[Exercise description] Rewrite the rows from the line containing "What physical distance" through the line containing "9.62 meters", changing "green foliage" to "green shrubbery" and leaving everything else unchanged.

[Records for this exercise]

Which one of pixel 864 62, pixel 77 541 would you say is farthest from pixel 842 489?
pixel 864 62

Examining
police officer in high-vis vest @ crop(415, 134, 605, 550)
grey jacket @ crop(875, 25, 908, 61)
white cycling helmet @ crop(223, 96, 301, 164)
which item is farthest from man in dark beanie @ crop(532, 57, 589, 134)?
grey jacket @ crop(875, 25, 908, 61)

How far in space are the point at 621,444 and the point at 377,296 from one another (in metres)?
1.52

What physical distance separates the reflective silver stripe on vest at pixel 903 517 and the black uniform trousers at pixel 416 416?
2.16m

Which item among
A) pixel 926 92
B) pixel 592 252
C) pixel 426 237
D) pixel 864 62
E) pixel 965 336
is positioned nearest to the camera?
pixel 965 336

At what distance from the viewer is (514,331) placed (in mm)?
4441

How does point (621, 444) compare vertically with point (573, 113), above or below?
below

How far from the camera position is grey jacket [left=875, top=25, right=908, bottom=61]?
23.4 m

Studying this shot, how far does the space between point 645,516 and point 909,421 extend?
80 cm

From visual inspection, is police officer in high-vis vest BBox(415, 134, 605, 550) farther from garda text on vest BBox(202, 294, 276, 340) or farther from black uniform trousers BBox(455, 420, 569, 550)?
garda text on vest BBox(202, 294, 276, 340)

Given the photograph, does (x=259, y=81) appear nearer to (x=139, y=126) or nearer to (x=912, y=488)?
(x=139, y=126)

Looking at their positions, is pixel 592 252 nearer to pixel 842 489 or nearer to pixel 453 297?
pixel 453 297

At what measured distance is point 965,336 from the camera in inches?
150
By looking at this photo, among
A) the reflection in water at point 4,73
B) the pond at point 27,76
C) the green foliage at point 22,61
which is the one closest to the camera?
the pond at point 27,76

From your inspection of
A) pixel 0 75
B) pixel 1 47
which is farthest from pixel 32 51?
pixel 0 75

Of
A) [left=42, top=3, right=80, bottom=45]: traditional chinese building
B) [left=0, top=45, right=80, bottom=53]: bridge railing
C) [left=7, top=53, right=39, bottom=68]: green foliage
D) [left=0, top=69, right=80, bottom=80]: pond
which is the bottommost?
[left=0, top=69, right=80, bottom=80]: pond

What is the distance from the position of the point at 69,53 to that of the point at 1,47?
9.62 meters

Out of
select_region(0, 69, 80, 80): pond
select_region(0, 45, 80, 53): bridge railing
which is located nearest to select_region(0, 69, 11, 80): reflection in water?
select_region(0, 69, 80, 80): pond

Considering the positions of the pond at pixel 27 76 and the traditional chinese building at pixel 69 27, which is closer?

[Solution to the exercise]
What physical distance separates the reflective silver stripe on vest at pixel 903 517 and the black uniform trousers at pixel 416 416?
2.16m

Which item among
A) pixel 926 92
B) pixel 592 252
C) pixel 426 237
D) pixel 864 62
E) pixel 965 336
is positioned nearest to the camera?
pixel 965 336

At what distance from the viewer is (514,331) placed (in mm)?
4441

How does point (621, 444) compare vertically with point (573, 113), above or below?
below

How far from the camera position is grey jacket [left=875, top=25, right=908, bottom=61]?
23.4 m

Studying this shot, how far does the space between point 645,516 and point 909,421 extend?
80 cm

From visual inspection, is police officer in high-vis vest BBox(415, 134, 605, 550) farther from garda text on vest BBox(202, 294, 276, 340) or farther from black uniform trousers BBox(455, 420, 569, 550)?
garda text on vest BBox(202, 294, 276, 340)

Given the photograph, does (x=259, y=81) appear nearer to (x=139, y=126) or nearer to (x=912, y=488)?
(x=139, y=126)

Looking at their positions, is pixel 592 252 nearer to pixel 842 489 or nearer to pixel 453 297?
pixel 453 297

At what measured distance is point 965,336 from the camera in inches?
150
By looking at this photo, among
A) the reflection in water at point 4,73
B) the pond at point 27,76
C) the green shrubbery at point 22,61
which is the one closest to the camera?
the pond at point 27,76

From your inspection of
A) pixel 0 75
B) pixel 1 47
which is farthest from pixel 32 51?
pixel 0 75

Of
A) [left=42, top=3, right=80, bottom=45]: traditional chinese building
B) [left=0, top=45, right=80, bottom=53]: bridge railing
C) [left=7, top=53, right=39, bottom=68]: green shrubbery
D) [left=0, top=69, right=80, bottom=80]: pond
which is the bottommost?
[left=0, top=69, right=80, bottom=80]: pond

What is the distance from the position of the point at 69,53 to that of the point at 1,47?
9.62 meters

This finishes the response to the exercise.